Se de fato a CVM criar esse informe sobre litígios, haveria alguma implicação para os procedimentos arbitrais que têm em pelo menos uma das partes uma companhia sob a alçada da autarquia, considerando que eles envolvem sigilo de informações?

A proposta de informações envolvendo litígios relevantes, evidentemente, esbarra no dever de sigilo dos procedimentos arbitrais e esse é um importante tema de discussão.

A Instrução 480 já prevê a necessidade de as companhias abertas informarem sobre os principais fatos referentes a processos em que estiverem envolvidas e, no que diz respeito a processos sigilosos, prevê que a informação seja prestada nos casos em que há perdas. Em outro ponto, a Instrução 358 prevê a necessidade de divulgação de informações que possam afetar a cotação dos valores mobiliários.

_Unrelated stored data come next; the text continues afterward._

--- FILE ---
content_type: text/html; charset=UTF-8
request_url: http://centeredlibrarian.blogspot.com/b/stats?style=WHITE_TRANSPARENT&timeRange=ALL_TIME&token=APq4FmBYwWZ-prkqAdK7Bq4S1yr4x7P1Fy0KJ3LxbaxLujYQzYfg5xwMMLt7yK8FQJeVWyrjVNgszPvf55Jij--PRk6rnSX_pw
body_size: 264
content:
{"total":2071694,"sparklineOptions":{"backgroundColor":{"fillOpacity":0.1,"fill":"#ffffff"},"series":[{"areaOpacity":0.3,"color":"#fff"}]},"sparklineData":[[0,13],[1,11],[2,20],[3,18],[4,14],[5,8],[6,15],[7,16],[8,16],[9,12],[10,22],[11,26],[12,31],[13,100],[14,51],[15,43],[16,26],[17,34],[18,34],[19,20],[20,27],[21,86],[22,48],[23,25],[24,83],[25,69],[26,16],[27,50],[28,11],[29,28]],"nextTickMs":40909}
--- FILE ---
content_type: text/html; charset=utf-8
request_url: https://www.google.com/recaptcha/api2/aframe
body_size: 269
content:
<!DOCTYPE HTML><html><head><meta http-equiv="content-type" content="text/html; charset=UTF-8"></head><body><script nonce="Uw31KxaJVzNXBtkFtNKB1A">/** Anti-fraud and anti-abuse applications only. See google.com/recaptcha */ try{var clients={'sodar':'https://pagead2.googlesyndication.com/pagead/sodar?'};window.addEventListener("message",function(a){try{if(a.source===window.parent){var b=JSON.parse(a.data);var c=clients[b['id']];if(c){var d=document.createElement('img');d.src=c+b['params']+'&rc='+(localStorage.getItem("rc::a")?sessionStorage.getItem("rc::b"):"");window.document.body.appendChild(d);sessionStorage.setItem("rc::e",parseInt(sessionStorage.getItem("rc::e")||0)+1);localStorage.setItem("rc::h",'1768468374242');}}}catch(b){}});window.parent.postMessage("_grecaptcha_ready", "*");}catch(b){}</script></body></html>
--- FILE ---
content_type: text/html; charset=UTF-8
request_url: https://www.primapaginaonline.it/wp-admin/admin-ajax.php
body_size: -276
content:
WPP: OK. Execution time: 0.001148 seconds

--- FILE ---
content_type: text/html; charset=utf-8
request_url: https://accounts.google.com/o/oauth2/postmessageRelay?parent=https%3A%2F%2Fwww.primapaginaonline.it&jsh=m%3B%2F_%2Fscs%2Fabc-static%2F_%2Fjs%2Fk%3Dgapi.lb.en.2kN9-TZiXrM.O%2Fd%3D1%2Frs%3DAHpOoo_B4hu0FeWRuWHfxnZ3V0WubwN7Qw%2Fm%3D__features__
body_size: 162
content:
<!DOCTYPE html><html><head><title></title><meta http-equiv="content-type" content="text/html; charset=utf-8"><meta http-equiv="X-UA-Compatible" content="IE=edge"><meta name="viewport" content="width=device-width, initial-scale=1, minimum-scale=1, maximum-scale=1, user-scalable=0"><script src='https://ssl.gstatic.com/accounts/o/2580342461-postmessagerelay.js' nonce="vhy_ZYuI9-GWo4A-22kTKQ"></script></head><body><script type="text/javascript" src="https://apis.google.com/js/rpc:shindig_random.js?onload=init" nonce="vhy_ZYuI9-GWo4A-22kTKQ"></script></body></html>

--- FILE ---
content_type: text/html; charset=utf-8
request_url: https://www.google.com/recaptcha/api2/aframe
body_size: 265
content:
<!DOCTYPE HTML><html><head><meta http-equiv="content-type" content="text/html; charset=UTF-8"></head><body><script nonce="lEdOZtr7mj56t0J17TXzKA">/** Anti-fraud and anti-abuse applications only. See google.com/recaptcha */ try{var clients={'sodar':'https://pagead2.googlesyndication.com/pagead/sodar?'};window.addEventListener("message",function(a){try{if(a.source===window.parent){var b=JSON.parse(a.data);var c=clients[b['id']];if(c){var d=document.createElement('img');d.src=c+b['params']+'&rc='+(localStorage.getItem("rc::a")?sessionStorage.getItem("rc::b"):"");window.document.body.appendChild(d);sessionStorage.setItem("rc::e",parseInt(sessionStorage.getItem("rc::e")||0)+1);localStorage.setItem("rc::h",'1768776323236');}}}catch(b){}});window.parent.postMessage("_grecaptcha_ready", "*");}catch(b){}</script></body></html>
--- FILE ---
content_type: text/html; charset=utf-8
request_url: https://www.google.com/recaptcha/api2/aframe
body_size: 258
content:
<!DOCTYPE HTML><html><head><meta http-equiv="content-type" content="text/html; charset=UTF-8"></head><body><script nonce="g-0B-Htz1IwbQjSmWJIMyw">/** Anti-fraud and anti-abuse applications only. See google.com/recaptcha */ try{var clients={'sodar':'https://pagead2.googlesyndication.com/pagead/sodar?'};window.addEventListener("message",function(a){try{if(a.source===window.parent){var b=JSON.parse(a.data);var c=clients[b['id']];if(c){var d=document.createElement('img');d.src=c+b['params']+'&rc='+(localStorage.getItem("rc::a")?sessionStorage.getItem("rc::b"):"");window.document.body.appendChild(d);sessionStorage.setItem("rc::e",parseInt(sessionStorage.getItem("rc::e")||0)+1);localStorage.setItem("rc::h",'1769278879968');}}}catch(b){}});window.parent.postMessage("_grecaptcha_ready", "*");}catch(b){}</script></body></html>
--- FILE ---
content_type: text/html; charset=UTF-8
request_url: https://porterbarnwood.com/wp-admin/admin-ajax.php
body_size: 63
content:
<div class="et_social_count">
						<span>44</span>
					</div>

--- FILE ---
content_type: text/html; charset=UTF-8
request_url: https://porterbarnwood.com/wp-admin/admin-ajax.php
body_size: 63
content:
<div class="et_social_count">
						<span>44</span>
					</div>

Assim, esse aspecto vem sendo estudado pelos coordenadores da proposta, pois, de fato, são pontos conflitantes. Muito se fala sobre a possibilidade de os acionistas/investidores ajuizarem demandas em face da empresa, objetivando o recebimento de indenizações. Todavia, ao que parece, esse não é o modelo mais eficaz, considerando que há a possibilidade de se pensar algo mais eficiente e que gere mais segurança ao investidor.

Sem dúvidas um dos principais benefícios que influenciam os litigantes a submeterem um litígio à arbitragem, em detrimento do poder judiciário, é o sigilo. A eventual criação de uma obrigação de divulgação de informações envolvendo os procedimentos arbitrais pelas companhias certamente esbarraria na questão do sigilo dos referidos procedimentos. 

De acordo com o regulamento da Câmara de Arbitragem do Mercado (CAM), os procedimentos arbitrais instaurados e conduzidos pela câmara são sigilosos e as partes, árbitros e membros devem abster-se de divulgar informações sobre seu conteúdo. Entretanto, o próprio regulamento diz que o sigilo do procedimento arbitral pode ser relativizado em caso de cumprimento de normas dos órgãos reguladores ou de previsão legal. Nesse sentido, a criação de uma obrigação relacionada à divulgação de informações sobre os procedimentos arbitrais, pela CVM, estaria dentro das exceções à regra do sigilo previstas no regulamento da CAM, por se tratar de uma norma criada por um órgão regulador do mercado.

Cabe ressaltar ainda que a CVM não pretende criar a obrigação de divulgação de todo o procedimento arbitral ao mercado, mas apenas das informações mais relevantes que possam influenciar na avaliação das companhias pelos agentes do mercado.